DETAILED DESCRIPTION OF THE DRAWINGS
[0032] Embodiments of the invention are generally directed to
intraocular lenses for implantation within the posterior chamber or
capsular bag of an eye; however, novel embodiments of the invention
may also be applied, where appropriate, to intraocular lenses in
general (e.g., a phakic intraocular lens located in the anterior
chamber or a conical implant located within the cornea) or to other
ophthalmic devices (e.g., contact lenses or a capsular ring).
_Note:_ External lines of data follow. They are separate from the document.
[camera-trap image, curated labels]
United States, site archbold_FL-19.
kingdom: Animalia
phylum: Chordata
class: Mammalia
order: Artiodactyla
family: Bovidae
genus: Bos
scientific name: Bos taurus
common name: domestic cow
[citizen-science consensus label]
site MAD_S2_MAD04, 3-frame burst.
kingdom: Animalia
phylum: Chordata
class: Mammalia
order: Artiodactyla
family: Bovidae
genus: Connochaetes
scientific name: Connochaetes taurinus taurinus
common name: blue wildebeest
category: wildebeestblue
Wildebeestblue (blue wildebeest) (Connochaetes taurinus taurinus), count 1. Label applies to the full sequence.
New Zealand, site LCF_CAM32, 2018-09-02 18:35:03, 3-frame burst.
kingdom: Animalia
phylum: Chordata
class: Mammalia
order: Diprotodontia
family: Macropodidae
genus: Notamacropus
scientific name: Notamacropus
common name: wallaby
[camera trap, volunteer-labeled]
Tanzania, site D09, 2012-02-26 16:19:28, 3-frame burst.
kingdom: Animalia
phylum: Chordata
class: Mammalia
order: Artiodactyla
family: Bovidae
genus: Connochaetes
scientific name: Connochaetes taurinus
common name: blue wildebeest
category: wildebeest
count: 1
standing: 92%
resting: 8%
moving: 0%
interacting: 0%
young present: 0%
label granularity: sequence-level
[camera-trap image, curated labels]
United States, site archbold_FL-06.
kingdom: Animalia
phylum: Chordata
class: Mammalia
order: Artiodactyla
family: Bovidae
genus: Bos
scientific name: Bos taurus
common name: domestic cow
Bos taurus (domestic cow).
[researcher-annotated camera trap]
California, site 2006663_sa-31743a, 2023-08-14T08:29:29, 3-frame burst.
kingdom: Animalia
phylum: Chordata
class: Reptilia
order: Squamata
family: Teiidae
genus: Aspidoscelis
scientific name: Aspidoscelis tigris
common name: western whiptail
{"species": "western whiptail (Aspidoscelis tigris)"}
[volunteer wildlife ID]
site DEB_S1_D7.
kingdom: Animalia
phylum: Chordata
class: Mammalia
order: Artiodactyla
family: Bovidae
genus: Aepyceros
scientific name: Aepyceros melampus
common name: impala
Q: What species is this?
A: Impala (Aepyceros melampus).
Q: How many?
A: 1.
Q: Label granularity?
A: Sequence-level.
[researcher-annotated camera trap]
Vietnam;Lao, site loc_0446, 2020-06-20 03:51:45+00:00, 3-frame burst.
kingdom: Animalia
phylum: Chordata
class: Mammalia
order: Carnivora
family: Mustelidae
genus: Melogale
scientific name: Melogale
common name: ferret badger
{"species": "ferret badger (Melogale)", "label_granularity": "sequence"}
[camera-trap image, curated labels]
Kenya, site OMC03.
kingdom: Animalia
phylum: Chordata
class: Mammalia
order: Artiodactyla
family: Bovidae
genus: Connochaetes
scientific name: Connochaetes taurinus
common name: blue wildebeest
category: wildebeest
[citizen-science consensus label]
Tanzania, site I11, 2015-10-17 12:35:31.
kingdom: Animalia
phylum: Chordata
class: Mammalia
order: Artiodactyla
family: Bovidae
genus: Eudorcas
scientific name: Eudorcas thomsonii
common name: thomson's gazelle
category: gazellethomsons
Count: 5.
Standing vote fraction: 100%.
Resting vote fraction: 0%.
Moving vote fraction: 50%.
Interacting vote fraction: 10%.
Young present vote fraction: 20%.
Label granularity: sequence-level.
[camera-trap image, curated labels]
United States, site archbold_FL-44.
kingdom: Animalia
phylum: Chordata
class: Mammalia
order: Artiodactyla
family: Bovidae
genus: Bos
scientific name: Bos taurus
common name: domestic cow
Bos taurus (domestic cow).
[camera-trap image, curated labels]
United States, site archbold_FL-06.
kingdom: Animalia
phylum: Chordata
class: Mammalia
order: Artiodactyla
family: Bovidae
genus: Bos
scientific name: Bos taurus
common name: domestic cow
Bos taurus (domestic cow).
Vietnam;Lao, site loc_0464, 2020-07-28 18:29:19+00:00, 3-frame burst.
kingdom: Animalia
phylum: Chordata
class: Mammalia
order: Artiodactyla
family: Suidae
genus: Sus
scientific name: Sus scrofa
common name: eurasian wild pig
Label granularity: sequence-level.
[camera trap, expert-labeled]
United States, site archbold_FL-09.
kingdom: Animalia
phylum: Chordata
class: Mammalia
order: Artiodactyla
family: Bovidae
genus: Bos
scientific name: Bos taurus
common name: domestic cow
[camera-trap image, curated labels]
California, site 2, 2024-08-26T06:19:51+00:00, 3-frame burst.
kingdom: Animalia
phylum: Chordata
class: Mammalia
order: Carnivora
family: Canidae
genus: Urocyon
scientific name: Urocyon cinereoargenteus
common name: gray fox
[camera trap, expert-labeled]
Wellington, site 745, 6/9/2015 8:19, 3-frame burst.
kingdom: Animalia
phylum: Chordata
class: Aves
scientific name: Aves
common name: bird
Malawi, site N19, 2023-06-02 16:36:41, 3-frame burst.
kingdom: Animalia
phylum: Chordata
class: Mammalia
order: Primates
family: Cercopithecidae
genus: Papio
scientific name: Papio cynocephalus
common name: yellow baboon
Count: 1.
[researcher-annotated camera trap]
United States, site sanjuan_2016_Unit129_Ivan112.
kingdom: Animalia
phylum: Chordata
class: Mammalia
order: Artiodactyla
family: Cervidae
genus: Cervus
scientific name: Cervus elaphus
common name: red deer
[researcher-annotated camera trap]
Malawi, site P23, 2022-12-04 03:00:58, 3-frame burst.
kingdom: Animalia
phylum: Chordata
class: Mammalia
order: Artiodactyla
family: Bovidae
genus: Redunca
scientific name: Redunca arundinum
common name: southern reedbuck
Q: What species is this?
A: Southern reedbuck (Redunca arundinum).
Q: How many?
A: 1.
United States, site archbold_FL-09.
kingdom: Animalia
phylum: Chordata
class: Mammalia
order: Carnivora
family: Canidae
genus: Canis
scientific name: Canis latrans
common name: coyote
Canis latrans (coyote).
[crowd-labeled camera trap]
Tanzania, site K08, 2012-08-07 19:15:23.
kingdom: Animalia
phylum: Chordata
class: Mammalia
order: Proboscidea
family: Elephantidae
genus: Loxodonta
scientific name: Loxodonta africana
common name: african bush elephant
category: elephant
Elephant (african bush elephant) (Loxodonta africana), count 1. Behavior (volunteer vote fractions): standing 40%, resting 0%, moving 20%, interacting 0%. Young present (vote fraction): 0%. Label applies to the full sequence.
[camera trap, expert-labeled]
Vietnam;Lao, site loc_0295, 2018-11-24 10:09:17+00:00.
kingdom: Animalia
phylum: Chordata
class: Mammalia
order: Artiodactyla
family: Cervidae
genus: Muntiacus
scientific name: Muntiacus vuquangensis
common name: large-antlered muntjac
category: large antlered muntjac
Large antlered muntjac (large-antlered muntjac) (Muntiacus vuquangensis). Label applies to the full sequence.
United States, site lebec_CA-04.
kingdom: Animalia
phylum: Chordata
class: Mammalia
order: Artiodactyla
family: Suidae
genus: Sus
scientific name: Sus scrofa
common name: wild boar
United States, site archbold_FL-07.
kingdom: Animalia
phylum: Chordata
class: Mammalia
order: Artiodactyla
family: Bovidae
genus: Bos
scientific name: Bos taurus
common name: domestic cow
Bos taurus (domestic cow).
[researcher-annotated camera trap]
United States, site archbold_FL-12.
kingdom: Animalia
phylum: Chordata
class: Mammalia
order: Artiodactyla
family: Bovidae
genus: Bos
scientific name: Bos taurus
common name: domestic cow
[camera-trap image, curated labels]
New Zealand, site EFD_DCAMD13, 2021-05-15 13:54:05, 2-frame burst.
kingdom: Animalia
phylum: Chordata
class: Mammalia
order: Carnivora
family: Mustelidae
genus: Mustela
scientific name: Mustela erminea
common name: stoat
[0033] Referring to FIGS. 1-4, an intraocular lens 100 according to
an embodiment of the present invention is illustrated that
advantageously addresses the dual problems of unwanted cell
migration (e.g., PCO) and glare. The intraocular lens 100 comprises
an optic 102 disposed about an optical axis OA and has an anterior
surface 104 and an opposing posterior surface 108. The surfaces
104, 108 are configured to focus light onto the retina of an eye
into which the intraocular lens 100 is placed. The intraocular lens
100 further comprises a support structure 109 and a periphery or
peripheral region 110 disposed about the optical axis OA that
includes a top surface 112, a bottom surface 114, and a subsurface
layer 120 disposed between the top surface and bottom surfaces 112,
114. As discussed in greater detail below, the subsurface layer 120
may be configured to advantageously scatter or otherwise redirect
incident light so as to reduce glare on the retina of an eye into
which the intraocular lens 100 is placed. The subsurface layer 120
may also be configured for other uses such as for marking the
intraocular lens 100 for identification or providing a practitioner
information regarding the orientation or position of the
intraocular lens 100.
[0034] The peripheral region 110 may also include an outer surface
122 that is disposed substantially parallel to the optical axis OA.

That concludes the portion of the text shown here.